> Part of a data file
┏━━

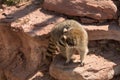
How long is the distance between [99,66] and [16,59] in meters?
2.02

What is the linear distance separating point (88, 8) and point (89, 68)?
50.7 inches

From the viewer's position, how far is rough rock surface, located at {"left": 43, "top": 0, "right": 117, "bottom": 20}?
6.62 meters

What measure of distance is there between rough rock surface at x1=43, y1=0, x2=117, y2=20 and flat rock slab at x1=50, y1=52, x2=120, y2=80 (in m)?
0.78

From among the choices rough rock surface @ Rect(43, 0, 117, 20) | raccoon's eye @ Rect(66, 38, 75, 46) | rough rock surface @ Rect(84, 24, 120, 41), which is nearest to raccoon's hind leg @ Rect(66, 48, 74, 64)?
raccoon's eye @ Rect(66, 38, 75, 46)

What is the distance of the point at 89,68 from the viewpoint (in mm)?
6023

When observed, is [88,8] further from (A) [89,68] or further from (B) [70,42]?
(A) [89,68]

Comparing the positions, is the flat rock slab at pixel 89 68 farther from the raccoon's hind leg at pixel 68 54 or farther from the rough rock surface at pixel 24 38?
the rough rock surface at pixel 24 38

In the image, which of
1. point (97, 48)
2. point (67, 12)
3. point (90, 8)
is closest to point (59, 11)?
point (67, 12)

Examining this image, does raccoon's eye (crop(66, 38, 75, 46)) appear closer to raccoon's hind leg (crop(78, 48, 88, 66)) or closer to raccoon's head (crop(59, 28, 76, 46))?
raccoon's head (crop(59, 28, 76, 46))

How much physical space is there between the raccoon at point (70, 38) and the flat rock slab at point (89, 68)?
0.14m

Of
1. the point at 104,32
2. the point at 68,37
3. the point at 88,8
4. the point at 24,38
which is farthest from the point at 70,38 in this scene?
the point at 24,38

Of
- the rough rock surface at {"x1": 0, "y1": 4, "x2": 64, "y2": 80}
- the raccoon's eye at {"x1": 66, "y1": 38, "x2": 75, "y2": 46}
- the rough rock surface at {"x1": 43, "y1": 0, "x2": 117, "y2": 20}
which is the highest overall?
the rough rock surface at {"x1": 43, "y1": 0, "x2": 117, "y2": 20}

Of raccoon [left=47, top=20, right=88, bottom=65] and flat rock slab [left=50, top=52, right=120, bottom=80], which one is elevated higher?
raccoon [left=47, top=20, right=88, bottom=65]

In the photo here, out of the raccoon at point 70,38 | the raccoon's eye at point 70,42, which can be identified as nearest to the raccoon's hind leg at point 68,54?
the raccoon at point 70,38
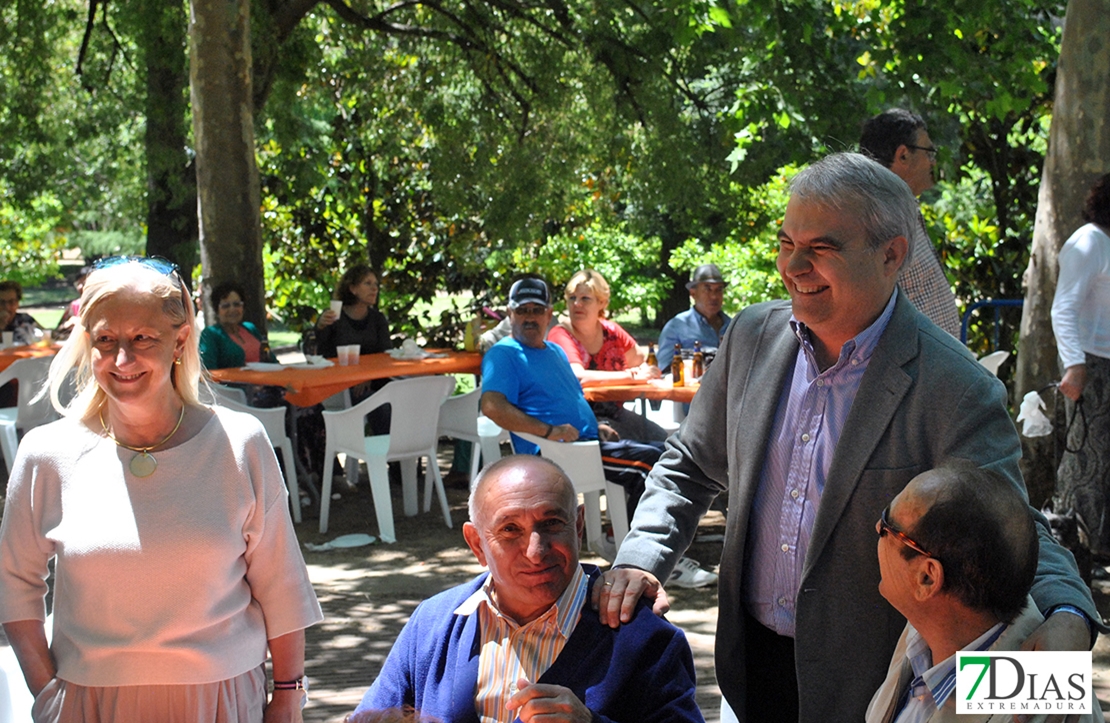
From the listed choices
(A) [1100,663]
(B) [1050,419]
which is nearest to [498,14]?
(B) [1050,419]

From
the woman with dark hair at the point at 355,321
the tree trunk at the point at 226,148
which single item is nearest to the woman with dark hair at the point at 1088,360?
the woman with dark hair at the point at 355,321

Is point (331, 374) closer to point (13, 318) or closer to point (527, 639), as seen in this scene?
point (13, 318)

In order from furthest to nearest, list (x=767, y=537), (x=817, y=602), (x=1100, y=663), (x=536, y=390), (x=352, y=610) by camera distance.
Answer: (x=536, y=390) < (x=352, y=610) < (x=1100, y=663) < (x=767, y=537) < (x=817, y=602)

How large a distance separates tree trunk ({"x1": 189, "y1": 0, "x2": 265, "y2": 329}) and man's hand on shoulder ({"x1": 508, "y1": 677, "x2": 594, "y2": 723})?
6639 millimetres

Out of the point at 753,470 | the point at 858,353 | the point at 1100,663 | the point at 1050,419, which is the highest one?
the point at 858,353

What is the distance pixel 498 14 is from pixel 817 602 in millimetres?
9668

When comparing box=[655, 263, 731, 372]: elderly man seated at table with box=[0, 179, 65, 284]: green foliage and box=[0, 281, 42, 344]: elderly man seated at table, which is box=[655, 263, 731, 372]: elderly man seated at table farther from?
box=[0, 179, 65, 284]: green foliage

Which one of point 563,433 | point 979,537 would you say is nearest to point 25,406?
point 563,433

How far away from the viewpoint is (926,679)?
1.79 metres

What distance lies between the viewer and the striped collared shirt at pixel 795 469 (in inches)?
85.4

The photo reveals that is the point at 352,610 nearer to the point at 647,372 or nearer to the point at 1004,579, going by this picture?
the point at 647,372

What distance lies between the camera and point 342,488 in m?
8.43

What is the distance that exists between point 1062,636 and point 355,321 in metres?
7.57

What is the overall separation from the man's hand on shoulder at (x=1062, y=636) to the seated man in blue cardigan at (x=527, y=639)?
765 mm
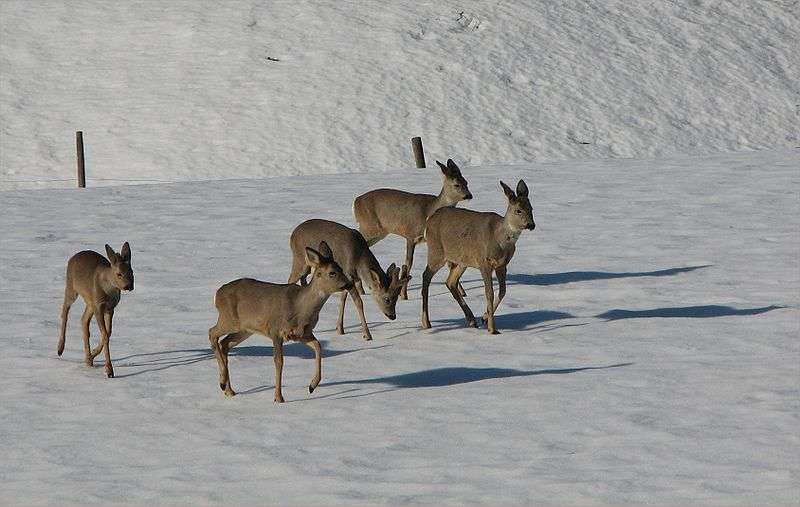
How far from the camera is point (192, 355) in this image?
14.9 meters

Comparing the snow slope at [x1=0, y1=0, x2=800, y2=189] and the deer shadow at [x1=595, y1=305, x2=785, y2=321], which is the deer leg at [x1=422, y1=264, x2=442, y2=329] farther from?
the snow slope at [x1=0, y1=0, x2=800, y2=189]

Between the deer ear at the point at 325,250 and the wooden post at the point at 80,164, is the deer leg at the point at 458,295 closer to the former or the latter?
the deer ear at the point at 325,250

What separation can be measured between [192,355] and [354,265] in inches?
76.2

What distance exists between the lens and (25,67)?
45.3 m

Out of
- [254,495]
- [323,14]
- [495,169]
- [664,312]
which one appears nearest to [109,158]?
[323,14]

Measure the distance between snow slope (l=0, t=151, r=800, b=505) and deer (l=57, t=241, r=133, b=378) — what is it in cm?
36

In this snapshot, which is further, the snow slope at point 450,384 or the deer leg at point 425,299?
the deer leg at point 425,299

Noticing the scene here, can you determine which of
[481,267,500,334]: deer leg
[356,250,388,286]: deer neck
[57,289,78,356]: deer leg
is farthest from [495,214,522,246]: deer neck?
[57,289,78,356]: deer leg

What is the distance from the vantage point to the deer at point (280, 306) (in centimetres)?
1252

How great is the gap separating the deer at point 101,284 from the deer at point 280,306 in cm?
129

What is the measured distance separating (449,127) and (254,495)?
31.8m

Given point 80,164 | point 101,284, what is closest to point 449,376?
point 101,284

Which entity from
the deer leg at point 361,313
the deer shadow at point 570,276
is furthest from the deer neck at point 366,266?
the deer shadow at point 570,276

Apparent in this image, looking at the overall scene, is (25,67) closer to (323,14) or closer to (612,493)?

┗━━

> Description of the task
Output every line of the data file above as a JSON list of strings, one string per line. Omit blank lines and the picture markers.

> Written solution
[
  "How long is the distance between [99,66] and [16,59] in meters?",
  "2.02",
  "What is the linear distance separating point (88, 8) and point (89, 68)?",
  "50.7 inches",
  "From the viewer's position, how far is rough rock surface, located at {\"left\": 43, \"top\": 0, \"right\": 117, \"bottom\": 20}?",
  "6.62 meters",
  "What measure of distance is there between rough rock surface at x1=43, y1=0, x2=117, y2=20 and flat rock slab at x1=50, y1=52, x2=120, y2=80 (in m)?",
  "0.78",
  "From among the choices rough rock surface @ Rect(43, 0, 117, 20) | raccoon's eye @ Rect(66, 38, 75, 46) | rough rock surface @ Rect(84, 24, 120, 41), which is nearest to raccoon's hind leg @ Rect(66, 48, 74, 64)?",
  "raccoon's eye @ Rect(66, 38, 75, 46)",
  "What is the distance of the point at 89,68 from the viewpoint (in mm)?",
  "6023",
  "When observed, is [88,8] further from (A) [89,68] or further from (B) [70,42]?",
  "(A) [89,68]",
  "Comparing the positions, is the flat rock slab at pixel 89 68 farther from the raccoon's hind leg at pixel 68 54 or farther from the rough rock surface at pixel 24 38?",
  "the rough rock surface at pixel 24 38",
  "In the image, which of",
  "1. point (97, 48)",
  "2. point (67, 12)",
  "3. point (90, 8)",
  "is closest to point (59, 11)?",
  "point (67, 12)",
  "Examining this image, does raccoon's eye (crop(66, 38, 75, 46)) appear closer to raccoon's hind leg (crop(78, 48, 88, 66)) or closer to raccoon's head (crop(59, 28, 76, 46))?",
  "raccoon's head (crop(59, 28, 76, 46))",
  "How much physical space is there between the raccoon at point (70, 38) and the flat rock slab at point (89, 68)?",
  "0.14m",
  "Of",
  "1. the point at 104,32",
  "2. the point at 68,37",
  "3. the point at 88,8",
  "4. the point at 24,38",
  "which is farthest from the point at 70,38 in this scene?",
  "the point at 24,38",
  "Of",
  "- the rough rock surface at {\"x1\": 0, \"y1\": 4, \"x2\": 64, \"y2\": 80}",
  "- the raccoon's eye at {\"x1\": 66, \"y1\": 38, \"x2\": 75, \"y2\": 46}",
  "- the rough rock surface at {\"x1\": 43, \"y1\": 0, \"x2\": 117, \"y2\": 20}",
  "which is the highest overall?",
  "the rough rock surface at {\"x1\": 43, \"y1\": 0, \"x2\": 117, \"y2\": 20}",
  "Of raccoon [left=47, top=20, right=88, bottom=65] and flat rock slab [left=50, top=52, right=120, bottom=80], which one is elevated higher?",
  "raccoon [left=47, top=20, right=88, bottom=65]",
  "In the photo here, out of the raccoon at point 70,38 | the raccoon's eye at point 70,42, which can be identified as nearest to the raccoon's hind leg at point 68,54?",
  "the raccoon at point 70,38",
  "From the listed choices",
  "(A) [1100,663]",
  "(B) [1050,419]",
  "which is nearest to [498,14]?",
  "(B) [1050,419]",
  "From",
  "the woman with dark hair at the point at 355,321",
  "the tree trunk at the point at 226,148",
  "which single item is nearest to the woman with dark hair at the point at 1088,360?",
  "the woman with dark hair at the point at 355,321",
  "Is point (331, 374) closer to point (13, 318) or closer to point (527, 639), as seen in this scene?",
  "point (13, 318)",
  "In order from furthest to nearest, list (x=767, y=537), (x=817, y=602), (x=1100, y=663), (x=536, y=390), (x=352, y=610) by camera distance.",
  "Answer: (x=536, y=390) < (x=352, y=610) < (x=1100, y=663) < (x=767, y=537) < (x=817, y=602)",
  "How large a distance separates tree trunk ({\"x1\": 189, \"y1\": 0, \"x2\": 265, \"y2\": 329}) and man's hand on shoulder ({\"x1\": 508, \"y1\": 677, \"x2\": 594, \"y2\": 723})?",
  "6639 millimetres",
  "Out of the point at 753,470 | the point at 858,353 | the point at 1100,663 | the point at 1050,419, which is the highest one?",
  "the point at 858,353",
  "What is the distance pixel 498 14 is from pixel 817 602 in millimetres?",
  "9668",
  "When comparing box=[655, 263, 731, 372]: elderly man seated at table with box=[0, 179, 65, 284]: green foliage and box=[0, 281, 42, 344]: elderly man seated at table, which is box=[655, 263, 731, 372]: elderly man seated at table farther from?",
  "box=[0, 179, 65, 284]: green foliage",
  "Which one of point 563,433 | point 979,537 would you say is nearest to point 25,406?",
  "point 563,433",
  "How far away from the viewpoint is (926,679)?",
  "1.79 metres",
  "What distance lies between the viewer and the striped collared shirt at pixel 795 469 (in inches)?",
  "85.4",
  "The photo reveals that is the point at 352,610 nearer to the point at 647,372 or nearer to the point at 1004,579, going by this picture?",
  "the point at 647,372",
  "What distance lies between the camera and point 342,488 in m?",
  "8.43",
  "What is the distance that exists between point 1062,636 and point 355,321 in metres?",
  "7.57",
  "What is the overall separation from the man's hand on shoulder at (x=1062, y=636) to the seated man in blue cardigan at (x=527, y=639)?",
  "765 mm",
  "How far from the camera is point (192, 355) in this image?",
  "14.9 meters",
  "Comparing the snow slope at [x1=0, y1=0, x2=800, y2=189] and the deer shadow at [x1=595, y1=305, x2=785, y2=321], which is the deer leg at [x1=422, y1=264, x2=442, y2=329] farther from?",
  "the snow slope at [x1=0, y1=0, x2=800, y2=189]",
  "Between the deer ear at the point at 325,250 and the wooden post at the point at 80,164, is the deer leg at the point at 458,295 closer to the former or the latter?",
  "the deer ear at the point at 325,250",
  "What separation can be measured between [192,355] and [354,265] in inches?",
  "76.2",
  "What distance exists between the lens and (25,67)?",
  "45.3 m",
  "Out of",
  "- [254,495]",
  "- [323,14]",
  "- [495,169]",
  "- [664,312]",
  "which one appears nearest to [109,158]?",
  "[323,14]",
  "Measure the distance between snow slope (l=0, t=151, r=800, b=505) and deer (l=57, t=241, r=133, b=378) — what is it in cm?",
  "36",
  "In this snapshot, which is further, the snow slope at point 450,384 or the deer leg at point 425,299?",
  "the deer leg at point 425,299",
  "Noticing the scene here, can you determine which of",
  "[481,267,500,334]: deer leg",
  "[356,250,388,286]: deer neck",
  "[57,289,78,356]: deer leg",
  "is farthest from [495,214,522,246]: deer neck?",
  "[57,289,78,356]: deer leg",
  "What is the distance from the vantage point to the deer at point (280, 306) (in centimetres)?",
  "1252",
  "How great is the gap separating the deer at point 101,284 from the deer at point 280,306 in cm?",
  "129",
  "What is the measured distance separating (449,127) and (254,495)?",
  "31.8m",
  "Given point 80,164 | point 101,284, what is closest to point 449,376?",
  "point 101,284",
  "Which entity from",
  "the deer leg at point 361,313",
  "the deer shadow at point 570,276",
  "is furthest from the deer neck at point 366,266?",
  "the deer shadow at point 570,276",
  "Apparent in this image, looking at the overall scene, is (25,67) closer to (323,14) or closer to (612,493)?"
]